[YOUR TASKS]:
- 1) How does the passage on A Dream in Polar Fog define Narginen?
- 2) Carry on the passage about A Dream in Polar Fog from its last sentence.

[PASSAGE FOR REVIEW]:
=-=-=-=-=

Second, the personification of nature appears in A Dream in Polar Fog as it does in The Cossacks. Also, in this same chapter, Orvo says, “…man starts to believe that he is the strongest and the smartest, and that he is the only master of the earth. And this is how it goes, for a time. But then, nature, Narginen, the Outer Forces, take away all the extraneous things… This is the kind of storm the Outer Forces use to clear away all that can lift man about them… It’s as though Narginen is reminding us: I’m master here, and it’s only on my sufferance that man lives here at all…” (Rytkheu 230). At the bottom of page 229, it is noted that *Narginen is defined as “the external forces that guide all life”. In The Cossacks, Olenin states, “Perhaps in her I love nature, the personification of all that is beautiful in nature; But I do not have a will of my own, and what loves her is some elemental force passing through me all of God’s world, all of nature presses this love into my soul and says: “Love” (Tolstoy 148). Olenin’s quote here shows that nature is stronger than him and therefore has control over him and his love for Maryanka. In this instance, the Narginen Orvo references, to me, seems relatable to the elemental forces Olenin mentions.

 

Respectful hunting?

Something that struck me early in this section of A Dream in Polar Fog was the comparison between hunting in this novel and hunting in some of the much earlier literature we read in the course. Because the Chukchi people are hunting exclusively for subsistence, they seem to have a much greater respect for the animal that they are hunting than the aristocratic hunters described in the earlier short stories we read.

=-=-=-=-=

[Referring expression grounding data]
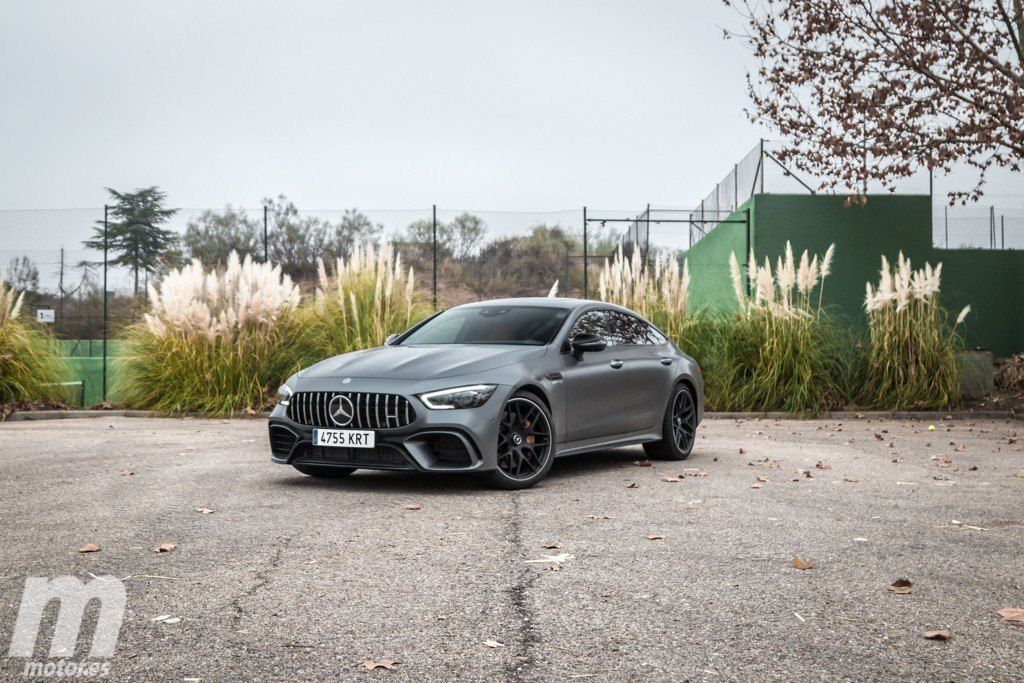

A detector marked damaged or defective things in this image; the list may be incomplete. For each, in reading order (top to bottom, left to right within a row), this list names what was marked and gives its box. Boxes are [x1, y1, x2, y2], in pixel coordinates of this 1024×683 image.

cracked asphalt [2, 414, 1024, 680]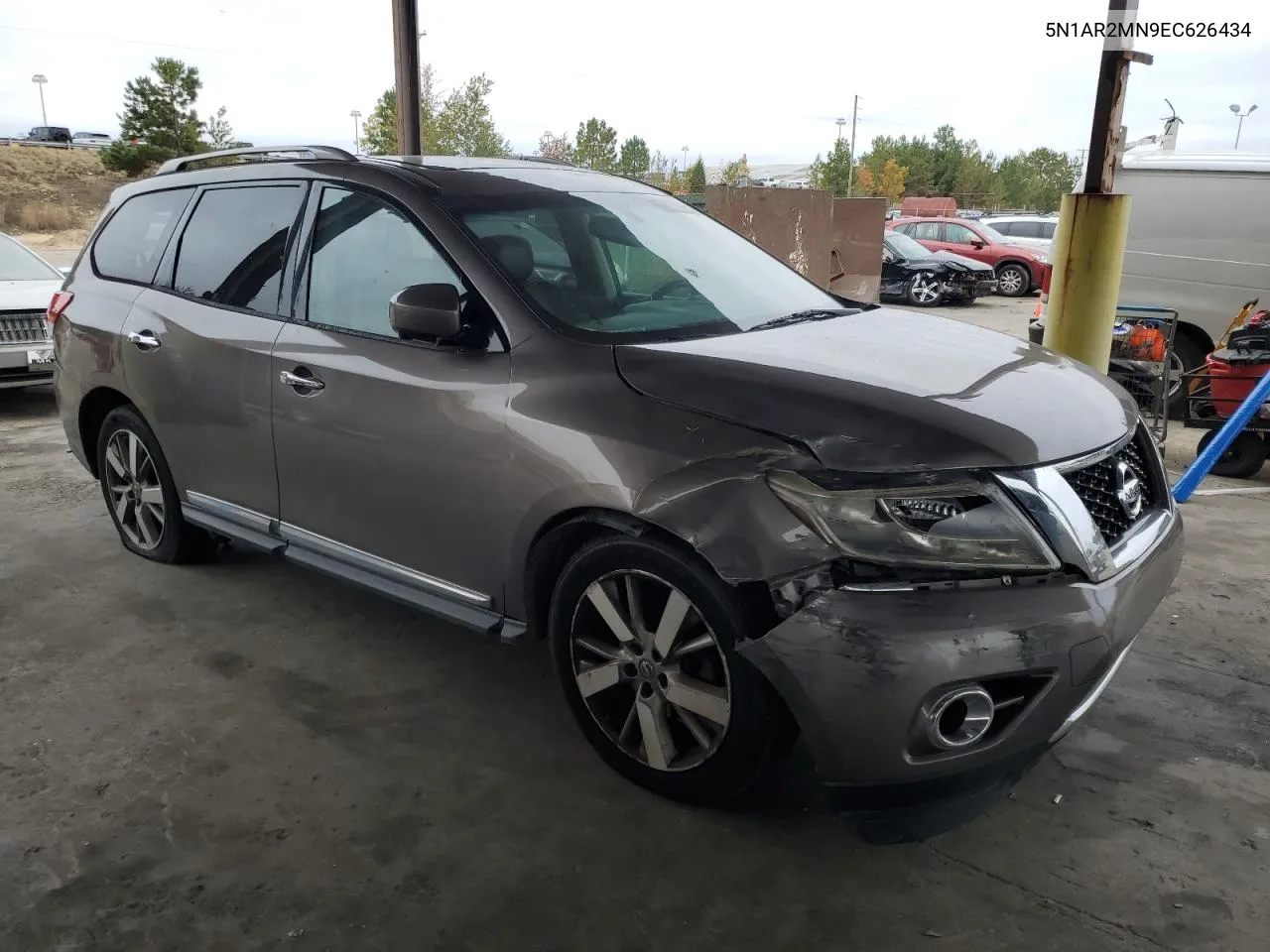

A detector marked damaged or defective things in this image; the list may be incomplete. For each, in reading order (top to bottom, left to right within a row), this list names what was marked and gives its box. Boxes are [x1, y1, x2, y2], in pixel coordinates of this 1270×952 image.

crumpled hood [609, 309, 1137, 474]
damaged front bumper [741, 500, 1183, 796]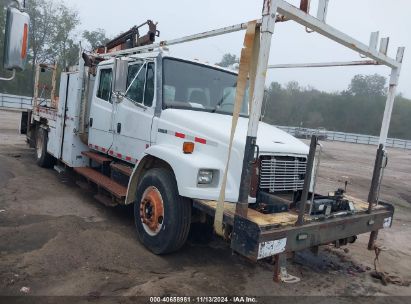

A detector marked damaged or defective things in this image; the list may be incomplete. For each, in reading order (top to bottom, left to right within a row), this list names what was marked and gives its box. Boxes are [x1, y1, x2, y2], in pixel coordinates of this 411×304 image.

rusty metal rack [91, 0, 404, 282]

=-=-=-=-=

[RESPONSES BY TASK]:
- 1) Narginen is defined as "the external forces that guide all life."

- 2)
Although I know that these pieces were published in very different time periods (A Dream in Polar Fog published in 1970, much of the other literature late 19th century-very early 20th century), they show an interesting contrast between those who hunt for food and those who hunt for sport and are about similar time periods (early 20th century). Though written in different times and about different groups of people, I think the comparison highlights a theme that comes up constantly in class about respecting nature. The Chukchi are able to live in one of the harshest environments in the world because they respect nature and, in turn, nature respects them. The old wives tale about the White Woman, mother of whales, told by Toko introduces the idea of  “universal brotherhood— that unattainable dream of mankind, rooted in the first beginnings of history” (108). The aristocratic hunting we read about earlier in the class, which was largely segregated by class, ignored any dream of universal brotherhood both between different classes and animals. In some instances, the animals would be captured and mamed so that they could be contained and more easily captured by a wealthy aristocrat. The Chukchi, on the other hand, are thankful for every catch they make. Toko demonstrates this respect for animals when he cautions John “not to get too many nerpa. What’s the sense in killing the animal for no use?” (112).

The contrast between different approaches to hunting made me think about how the geographical location and traditions of different people influence their relationship with nature in Russia and the different ways that this is represented in the literature we have read.

The Parable of the White Woman a Parable of Colonization

The cultural tensions are incredibly high in A Dream of Polar Fog, for as our protagonist John becomes more and more accepting and immersed in the local culture around him, we are reminded that other Westerns with the damaging biases John first had remain. In the parable of the White Woman, Toko presents a story about killing your brother that can be read as an allegory towards the white men’s mistreatment of native populations and the white men’s inability to see the native populations as their fellow brothers.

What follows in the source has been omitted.